Stored data entries
"""

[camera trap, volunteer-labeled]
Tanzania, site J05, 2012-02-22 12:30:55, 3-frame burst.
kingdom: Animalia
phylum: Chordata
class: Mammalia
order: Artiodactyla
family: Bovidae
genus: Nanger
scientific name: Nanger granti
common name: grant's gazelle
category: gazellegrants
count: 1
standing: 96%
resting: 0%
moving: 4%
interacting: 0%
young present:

"""

What the task asks: Set down exactly, and only, the lines from the one with "genus: Nanger" to the final line of the data.

Answer section:
genus: Nanger
scientific name: Nanger granti
common name: grant's gazelle
category: gazellegrants
count: 1
standing: 96%
resting: 0%
moving: 4%
interacting: 0%
young present:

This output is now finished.